[HOW TO COMPLETE THIS TASK]: From the news report on storm damage in Haiti below, list every supply that U.S. military, U.N. peacekeepers and aid groups were working to get to storm victims.

PORT-AU-PRINCE — The aerial view for Haiti's newly installed prime minister was brutal Tuesday: a storm-ravaged landscape stretching out for miles, flooded rice fields, washed-out cities and survivors battling rivers of mud.
But as Michèle Pierre-Louis surveyed the damage from a U.S. military chopper, three days after a fourth storm buffeted Haiti, she knew that the areas out of view -- remote communities hidden by mountains and cut off by impassable roads -- were likely worse off.
''It's very shocking,'' said Pierre-Louis, who officially took charge of Haiti's government Friday. "It's very hard to see that people are now living on their roofs, and that is the only way they can survive.''
From Haiti to Turks and Caicos and the Bahamas, Caribbean leaders surveying the devastation by air and land echoed a similar call: We need help.
''People are desperate for food, for drinkable water,'' Pierre-Louis said. "This is the most urgent need.''
As Pierre-Louis joined U.S. Ambassador Janet Sanderson for an overview of the affected region, U.S. military aboard a Navy hospital ship anchored off the coast of Port-au-Prince, U.N. peacekeepers and aid groups battled logistical issues to get sorely needed tarps, food and water to storm victims.
The four-storm death toll in Haiti was officially upgraded to 341.

[PROVIDED INFORMATION]:
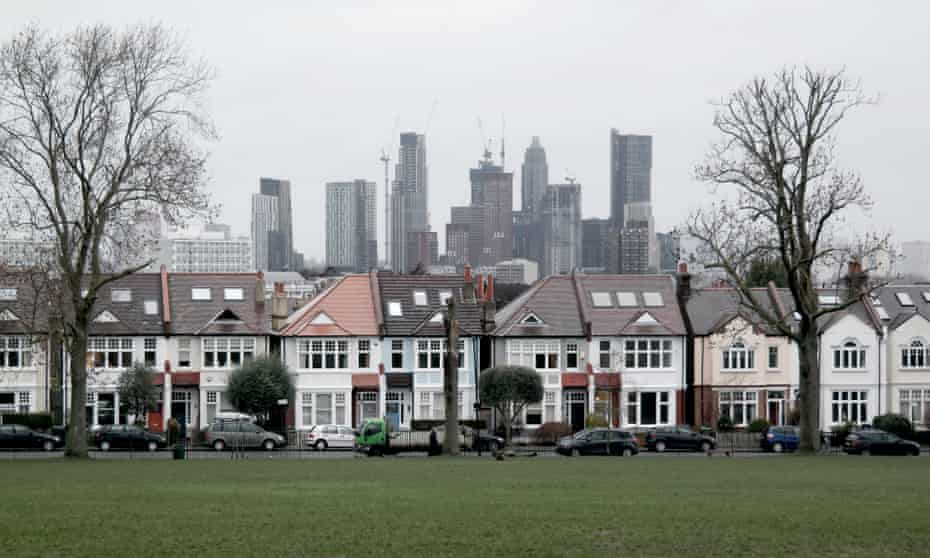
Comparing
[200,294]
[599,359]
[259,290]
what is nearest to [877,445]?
[599,359]

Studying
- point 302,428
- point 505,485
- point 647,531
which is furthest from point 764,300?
point 647,531

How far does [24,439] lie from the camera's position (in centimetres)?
6244

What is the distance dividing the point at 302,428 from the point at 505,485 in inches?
1769

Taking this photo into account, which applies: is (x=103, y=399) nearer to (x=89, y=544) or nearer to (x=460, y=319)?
(x=460, y=319)

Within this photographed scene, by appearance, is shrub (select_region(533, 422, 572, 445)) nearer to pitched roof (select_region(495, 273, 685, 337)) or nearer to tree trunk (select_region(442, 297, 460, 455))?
pitched roof (select_region(495, 273, 685, 337))

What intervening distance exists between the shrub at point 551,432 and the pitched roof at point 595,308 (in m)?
6.48

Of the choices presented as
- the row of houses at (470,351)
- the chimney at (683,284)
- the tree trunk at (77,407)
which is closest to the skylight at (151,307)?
the row of houses at (470,351)

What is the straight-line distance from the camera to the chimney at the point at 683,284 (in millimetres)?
80125

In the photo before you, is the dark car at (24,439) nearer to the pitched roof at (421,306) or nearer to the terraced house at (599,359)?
the pitched roof at (421,306)

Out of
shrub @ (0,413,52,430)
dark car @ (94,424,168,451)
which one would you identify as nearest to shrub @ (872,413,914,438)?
dark car @ (94,424,168,451)

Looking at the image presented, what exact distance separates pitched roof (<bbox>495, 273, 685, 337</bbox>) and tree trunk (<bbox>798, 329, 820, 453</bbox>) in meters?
24.1

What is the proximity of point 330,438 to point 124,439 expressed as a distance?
32.1 feet

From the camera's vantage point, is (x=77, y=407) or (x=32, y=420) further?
(x=32, y=420)

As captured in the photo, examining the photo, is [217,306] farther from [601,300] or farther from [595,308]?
[601,300]
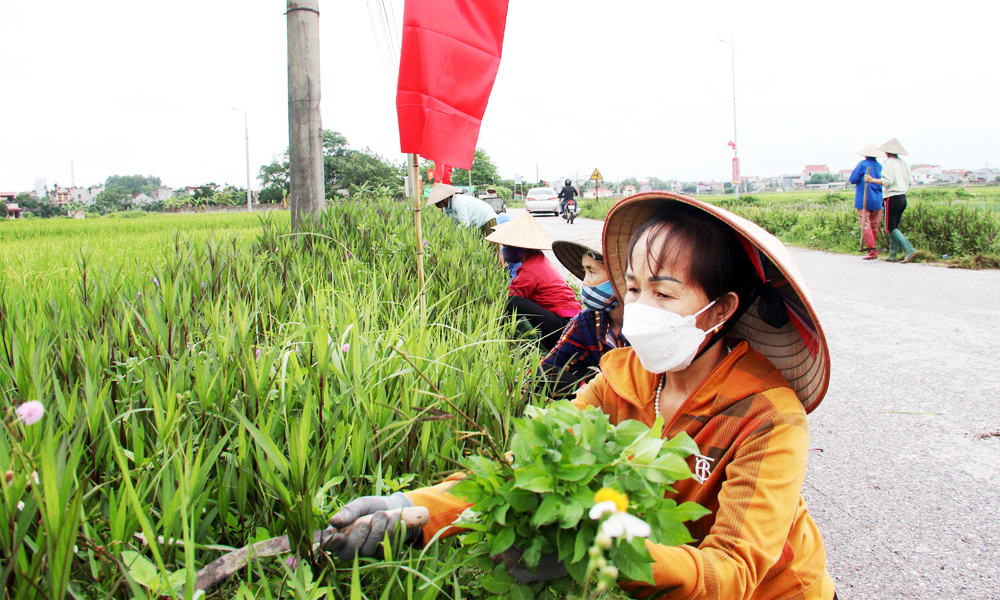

[EXERCISE RESPONSE]: Tarps, food, water